## Task requirements
Which lines of the material below contain the word "nearest"? Return each of them in full.
======== Records for this exercise ========
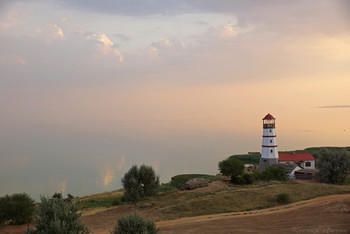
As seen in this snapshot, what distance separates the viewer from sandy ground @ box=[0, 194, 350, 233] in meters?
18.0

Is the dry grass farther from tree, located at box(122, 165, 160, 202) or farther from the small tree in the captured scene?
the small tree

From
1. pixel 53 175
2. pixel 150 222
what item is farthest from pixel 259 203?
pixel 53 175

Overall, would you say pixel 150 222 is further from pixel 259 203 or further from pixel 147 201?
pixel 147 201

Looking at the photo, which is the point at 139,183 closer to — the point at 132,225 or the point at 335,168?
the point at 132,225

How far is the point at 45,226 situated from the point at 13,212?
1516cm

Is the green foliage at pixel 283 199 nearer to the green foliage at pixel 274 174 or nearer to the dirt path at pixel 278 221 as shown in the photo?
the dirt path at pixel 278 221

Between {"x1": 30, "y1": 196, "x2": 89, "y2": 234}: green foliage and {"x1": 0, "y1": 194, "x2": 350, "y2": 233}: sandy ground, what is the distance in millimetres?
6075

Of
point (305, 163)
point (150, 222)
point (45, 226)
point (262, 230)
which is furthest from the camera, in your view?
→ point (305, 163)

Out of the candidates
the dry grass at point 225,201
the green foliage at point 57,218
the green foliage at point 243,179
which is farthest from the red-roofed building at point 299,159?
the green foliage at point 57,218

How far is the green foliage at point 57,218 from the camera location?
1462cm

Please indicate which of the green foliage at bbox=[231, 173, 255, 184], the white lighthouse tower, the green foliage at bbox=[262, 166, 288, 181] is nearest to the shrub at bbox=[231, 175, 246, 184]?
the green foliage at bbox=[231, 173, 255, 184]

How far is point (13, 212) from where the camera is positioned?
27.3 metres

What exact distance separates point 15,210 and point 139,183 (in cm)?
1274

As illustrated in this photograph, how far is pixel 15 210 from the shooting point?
========
======== Records for this exercise ========
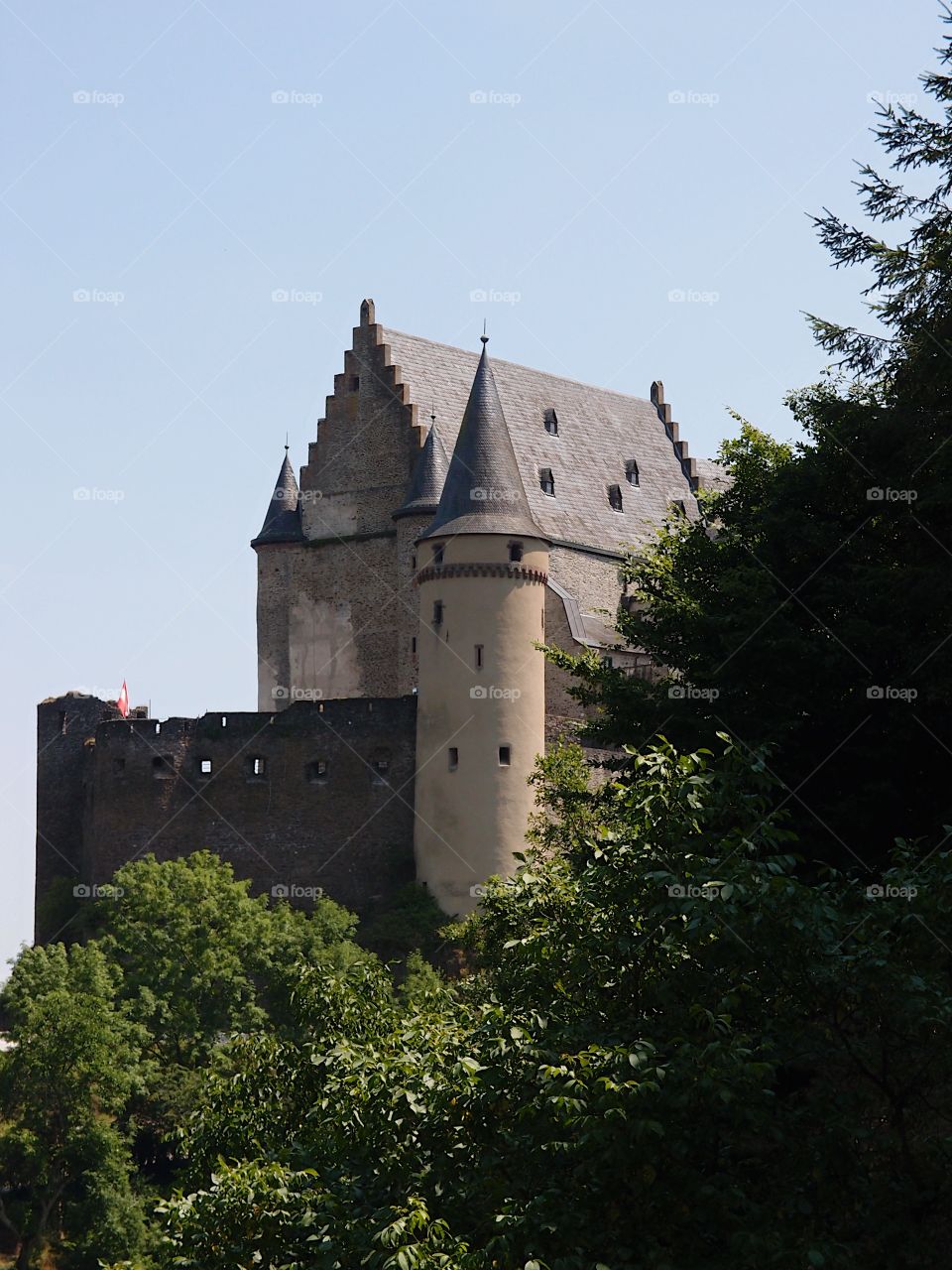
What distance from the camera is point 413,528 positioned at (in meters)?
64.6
========
======== Records for this exercise ========
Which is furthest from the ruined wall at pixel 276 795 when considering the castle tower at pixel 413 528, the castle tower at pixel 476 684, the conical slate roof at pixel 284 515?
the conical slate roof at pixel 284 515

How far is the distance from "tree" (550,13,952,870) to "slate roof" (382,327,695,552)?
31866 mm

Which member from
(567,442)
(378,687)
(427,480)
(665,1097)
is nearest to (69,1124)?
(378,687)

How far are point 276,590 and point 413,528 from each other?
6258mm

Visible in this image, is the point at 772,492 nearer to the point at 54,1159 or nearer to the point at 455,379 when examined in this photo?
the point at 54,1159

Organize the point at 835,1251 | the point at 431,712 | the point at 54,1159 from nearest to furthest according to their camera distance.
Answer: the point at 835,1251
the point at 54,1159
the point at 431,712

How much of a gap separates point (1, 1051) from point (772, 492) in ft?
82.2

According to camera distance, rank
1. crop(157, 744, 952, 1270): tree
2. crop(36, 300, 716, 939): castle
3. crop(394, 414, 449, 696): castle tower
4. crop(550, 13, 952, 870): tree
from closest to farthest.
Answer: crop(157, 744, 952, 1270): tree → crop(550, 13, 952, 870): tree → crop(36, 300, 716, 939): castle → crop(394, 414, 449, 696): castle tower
========
## Answer to the exercise
Please indicate which of the green foliage at bbox=[231, 173, 255, 184], the white lighthouse tower, the green foliage at bbox=[262, 166, 288, 181] is nearest to the shrub at bbox=[231, 175, 246, 184]?
is nearest to (69,1124)?
Organize the point at 835,1251 | the point at 431,712 | the point at 54,1159 from nearest to furthest according to their camera distance.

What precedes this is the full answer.